Because of the very hard work of the ladies many of Nan's beautiful things have been sorted and some have been alloted to different relatives where they will be appreciated. We still have a closet full of beautiful things and gradually we will work on it. When you live with someone with so much class and with such good taste it is somewhat difficult to part with everything. All these things were purchased for a reason and now the purpose has moved on.
I would like to share an amazing thing that has happened to me. Both my children had planned trips to Hawaii over the Christmas holiday. Nikki and Steve are set to leave on the 15th and Jason and Jo are going later. They are going to different islands. Due to this fact I was set to spend Christmas at home with Nan but then of course that changed as well.

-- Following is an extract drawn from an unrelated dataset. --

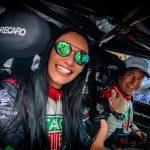 Laura Damiron, representando o estado de MS e o Brasil em uma das corridas automobilística mais famosas do mundo, no Mexico.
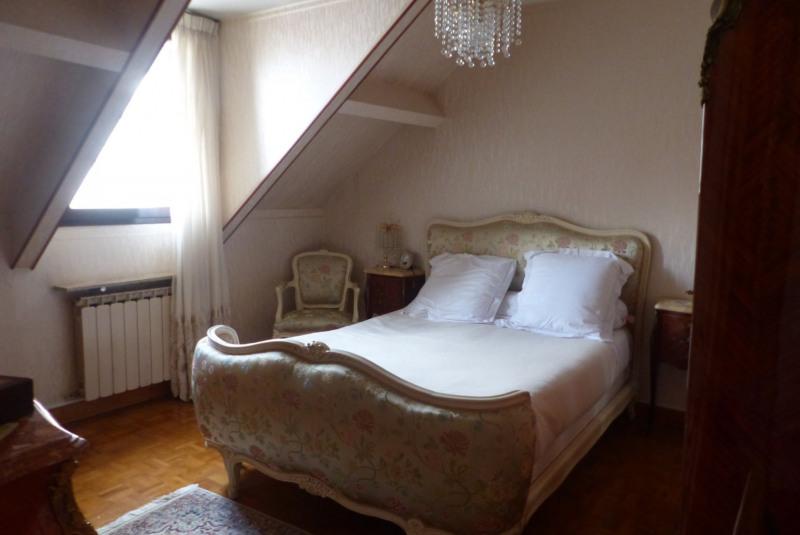Vente maison / villa Villemomble 434000€ - Photo 6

A kind benefactor has arranged that I fly to Kona on Christmas Even arriving there at 10:30 in the evening. I will stay in Kona at the time share for a few days and then fly to Kauai for the remainder to be with Jason and Jo. I am scrambling to find a room in Kauai but I know that will work out somehow. The kids have allowed me to sort of crash their vacations but I really appreciate the help this un named person has provided. I am very excited about getting to spend this time with my family and in a place that nan and I deeply loved. I am fully aware that I will have sad times, like when the sun sets quickly into the sea, nan and I often would go out and watch it set over the ocean enjoying Hawaiian music and the warm evening air. Yet being with these precious children will be wonderful. Plus I am a built in baby sitter and I happen to love it.
For anyone who tonight is struggling with caring for a spouse or loved one and feels like you cannot hang on any longer I would urge you to reach out seeking help, find someone like our blessed Marilyn who can give you a break and breather. There are great rewards that come from knowing you have done your best pursuing life. You don't have regrets later.
Karen Cress reports that the DVD of the memorial service is being duplicated locally here. If you would like a copy of the DVD of the service or the graveside service please email me at discoapp@comcast.net. Let me know your address and whether you want the memorial service or graveside service or both. There will be no charge but please allow a little time for us to get them to you. I would like to encourage readers of the blog who could not attend to request a DVD. The services were very uplifting and paid tribute to a very brave and courageous woman. After you view the DVD you will better understand Nan's background and the many triumphs of her life.
As I look back over the past 2 very trying years I just don't see how we could have made it through without you at our side. Every time we needed a miracle over that time you prayed and it happened.
Tomorrow night I will try to include some photos of the services.